HERE’S A SOBERING statistic: It’s estimated that 50% to 60% of 65-year-olds will require long-term care at some point in their lives. This is defined as assistance with activities of daily living—things like taking a bath, dressing oneself, and maintaining bowel and bladder continence. How’s that for something to look forward to?
Such care isn’t cheap. By some estimates, the average 65-year-old can expect to incur $138,000 in long-term-care (LTC) expenses, with half of that cost borne by families. Mind you, this is just the average, which includes those who will never need long-term care. For those who do shell out, the average lifetime cost is closer to $266,000.
Long-term care is a classic example of what retirement expert Wade Pfau has referred to as a spending shock. If you don’t account for such spending shocks, they could easily derail an otherwise well-planned retirement.
Without delving into too much detail, the following are the primary ways retirees deal with LTC expenses:
I propose a fourth option, which is far simpler than the second and third options above. It also addresses another major risk—perhaps the risk—in retirement, namely longevity risk.
My proposal centers on deferred income annuities (DIAs), also known as longevity insurance or—if purchased with retirement account money—as a qualified longevity annuity contract. I believe DIAs could play a significant role in addressing the risk of long-term care in retirement.
Don’t let the names fool you. This is just a bread-and-butter income annuity with one quirk: The annuity doesn’t pay out immediately, but only after a delay. For example, you could buy a DIA at age 50. In exchange for a onetime lump-sum payment, you’d receive an income stream for life. That income stream wouldn’t begin until, say, age 75.
Why would this make sense for long-term care? The risk of needing care rises in lockstep with age. The incidence of Alzheimer’s disease, for example, begins to skyrocket after age 80. When you are most likely to require care, a DIA could be there to help pay for it.
Longevity risk is the possibility that a very long retirement depletes our financial resources. Put simply, it’s the risk of running out of money before we run out of breath. The longer we live, the greater the risk that this will happen.
A spending shock late in retirement—such as one member of a married couple requiring nursing home care—could exacerbate longevity risk for the surviving spouse. A DIA could not only help defray the cost of long-term care, but also provide an income floor should the couple’s savings become depleted.
Because the annuity’s payout is deferred until age 75, mortality credits—the secret sauce of annuities—are maximized. Put bluntly, those who die before 75 don’t receive a cent, which leaves far more generous payouts for those who live longer than 75. These “survivors” are precisely the ones who face the greatest financial risks from long-term care and longevity.

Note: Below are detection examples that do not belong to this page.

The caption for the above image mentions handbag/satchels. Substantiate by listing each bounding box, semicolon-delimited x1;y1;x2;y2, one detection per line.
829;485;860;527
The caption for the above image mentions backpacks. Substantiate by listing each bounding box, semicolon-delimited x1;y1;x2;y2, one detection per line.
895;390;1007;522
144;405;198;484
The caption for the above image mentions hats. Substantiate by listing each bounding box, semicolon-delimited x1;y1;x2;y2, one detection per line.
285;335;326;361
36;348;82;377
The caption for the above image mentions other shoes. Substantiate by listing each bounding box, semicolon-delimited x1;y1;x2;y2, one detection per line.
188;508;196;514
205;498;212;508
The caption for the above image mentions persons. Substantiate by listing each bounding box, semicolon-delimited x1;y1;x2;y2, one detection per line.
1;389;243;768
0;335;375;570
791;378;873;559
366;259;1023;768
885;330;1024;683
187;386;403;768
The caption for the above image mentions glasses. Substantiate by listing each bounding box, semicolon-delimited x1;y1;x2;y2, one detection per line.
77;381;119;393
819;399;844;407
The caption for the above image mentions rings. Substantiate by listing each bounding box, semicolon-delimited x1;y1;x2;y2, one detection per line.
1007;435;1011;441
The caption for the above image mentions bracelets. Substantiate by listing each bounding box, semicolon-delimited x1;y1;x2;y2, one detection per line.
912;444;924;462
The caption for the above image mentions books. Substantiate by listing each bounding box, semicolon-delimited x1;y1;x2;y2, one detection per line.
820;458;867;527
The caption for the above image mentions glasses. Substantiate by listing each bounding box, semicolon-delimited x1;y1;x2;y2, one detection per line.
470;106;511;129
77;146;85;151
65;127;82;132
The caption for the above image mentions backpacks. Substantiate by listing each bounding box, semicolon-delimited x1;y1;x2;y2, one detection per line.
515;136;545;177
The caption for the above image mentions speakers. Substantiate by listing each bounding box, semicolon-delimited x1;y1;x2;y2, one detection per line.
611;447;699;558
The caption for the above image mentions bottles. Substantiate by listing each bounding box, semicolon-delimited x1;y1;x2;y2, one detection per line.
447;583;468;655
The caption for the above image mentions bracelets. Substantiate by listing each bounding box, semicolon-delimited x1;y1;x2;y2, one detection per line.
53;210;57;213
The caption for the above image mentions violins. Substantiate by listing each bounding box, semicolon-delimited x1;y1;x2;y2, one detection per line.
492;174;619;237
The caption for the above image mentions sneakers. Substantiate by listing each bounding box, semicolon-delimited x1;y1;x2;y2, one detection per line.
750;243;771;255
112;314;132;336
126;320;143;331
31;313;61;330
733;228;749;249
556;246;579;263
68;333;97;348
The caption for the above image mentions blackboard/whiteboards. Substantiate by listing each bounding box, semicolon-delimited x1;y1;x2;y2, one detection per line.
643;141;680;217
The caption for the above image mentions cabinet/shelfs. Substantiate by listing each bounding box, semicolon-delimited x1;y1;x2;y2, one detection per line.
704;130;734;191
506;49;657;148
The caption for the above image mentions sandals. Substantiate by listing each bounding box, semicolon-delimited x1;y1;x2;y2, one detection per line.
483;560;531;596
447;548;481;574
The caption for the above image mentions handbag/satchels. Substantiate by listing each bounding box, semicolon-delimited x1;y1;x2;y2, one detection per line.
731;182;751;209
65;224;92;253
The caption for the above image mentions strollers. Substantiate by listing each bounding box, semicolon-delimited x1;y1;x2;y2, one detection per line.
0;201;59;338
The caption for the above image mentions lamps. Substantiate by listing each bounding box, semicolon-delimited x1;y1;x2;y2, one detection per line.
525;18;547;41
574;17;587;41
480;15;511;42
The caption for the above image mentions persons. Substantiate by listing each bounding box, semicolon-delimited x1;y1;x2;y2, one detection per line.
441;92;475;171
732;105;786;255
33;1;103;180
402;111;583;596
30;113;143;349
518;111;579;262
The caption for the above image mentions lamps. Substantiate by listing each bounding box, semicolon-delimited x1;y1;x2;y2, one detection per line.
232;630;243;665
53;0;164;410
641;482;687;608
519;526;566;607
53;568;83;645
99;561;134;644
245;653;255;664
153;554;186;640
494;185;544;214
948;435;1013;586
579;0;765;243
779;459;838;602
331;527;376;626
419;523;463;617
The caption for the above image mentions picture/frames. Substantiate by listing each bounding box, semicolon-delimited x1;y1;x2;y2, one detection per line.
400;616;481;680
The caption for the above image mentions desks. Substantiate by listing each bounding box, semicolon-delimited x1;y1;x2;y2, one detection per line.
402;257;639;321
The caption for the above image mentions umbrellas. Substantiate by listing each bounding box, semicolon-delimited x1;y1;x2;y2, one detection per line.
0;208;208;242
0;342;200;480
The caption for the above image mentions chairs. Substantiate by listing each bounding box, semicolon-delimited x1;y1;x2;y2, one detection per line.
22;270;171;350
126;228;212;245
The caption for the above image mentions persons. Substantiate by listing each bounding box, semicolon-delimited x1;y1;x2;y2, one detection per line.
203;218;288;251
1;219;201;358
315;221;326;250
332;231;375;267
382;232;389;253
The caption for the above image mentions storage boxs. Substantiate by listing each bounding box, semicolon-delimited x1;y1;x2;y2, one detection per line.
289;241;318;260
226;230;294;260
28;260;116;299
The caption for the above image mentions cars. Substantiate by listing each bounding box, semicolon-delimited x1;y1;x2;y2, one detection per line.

Still, you may ask: What if I need long-term care before I reach 75? In this scenario, your portfolio would indeed be called upon to fund long-term-care costs without the help of the DIA—at least until 75. But such a spending shock could more easily be absorbed by the larger portfolio available earlier in retirement. The stress on those assets would then be relieved at 75 by the annuity’s payout, providing the beneficiary reaches that age.
Another reason to consider this approach: If you have a health issue that precludes you from qualifying for LTC insurance, or makes such insurance prohibitively expensive, a DIA requires no such underwriting.
Some other advantages of DIAs: They are far simpler to understand than long-term-care insurance or hybrid policies. Remember, also, that slightly less than half of the population won’t require any long-term care. If you’re in that lucky pool, a DIA is not money wasted. It will help fund your retirement late into your golden years, while reducing the worry of depleting your portfolio. The added income from the annuity could also help with rising costs late in life, during what is called the “spending smile.”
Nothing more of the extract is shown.